食事を済ませると大人たちは談笑しはじめ、今夜の演奏についての話に花を咲かせる。
ふと気が付くと兄がいない。
わたしが彼を探していることに気づいた晴夏が、兄の居場所を教えてくれた。
「シィ、穂高ならチャペルの中にいる。行くなら付き合う。」
そう言ってくれたけれど、晴夏はまだデザートを食べている途中だ。
「ありがとう、ハル。でも大丈夫。すぐ目の前だから一人で行ってくる。デザート、ゆっくり食べてね。」
晴夏の申し出を断り、わたしはチャペルに向かった。
夕闇が濃くなる時間帯だが、満月の明かりがチャペル内に差し込み、仄かに明るさが漂う。

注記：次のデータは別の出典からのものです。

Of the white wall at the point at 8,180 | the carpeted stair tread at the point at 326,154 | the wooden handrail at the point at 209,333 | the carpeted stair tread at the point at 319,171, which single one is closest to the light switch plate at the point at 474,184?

ステージになる祭壇には小さな明かりが灯り、わたしは兄の姿をそこに認めた。
彼は、太陽系の惑星が描かれた色鮮やかなステンドグラスを、
側廊へ迂回し、わたしは祭壇へ近づく。
兄はわたしが近くに来たことにも気づいていない様子で、そのガラス細工を一心に見つめている。
彼がいつもわたしに向ける朗らかな表情とは違い、どこか寂し気な眼差しに心が波立ち、兄から視線を外せなくなった。
何故だろう。
とても苦しい。
貴志の心が流れ込んできたあの演奏時のような、不思議な感覚がわたしの胸の奥に生まれる。
「……真珠……。」
兄がわたしの名前を小さく呟いた気がした。
気のせいだったのかもしれない。
けれど、わたしは反射的に返事をする。
「何でしょうか? お兄さま。」
わたしの声に驚いた兄は、弾かれたようにこちらを振り向いた。
目を見開いた彼は微かな動揺を一瞬だけ覗かせた後、いつもの優美さを湛えた笑顔を咄嗟に纏ったような気がした。
まるで仮面を付け替えるように雰囲気を変えた兄―――その表情に違和感を覚えながらも、何故そう見えたのか分からず、わたしはただ、彼を見つめることしかできなかった。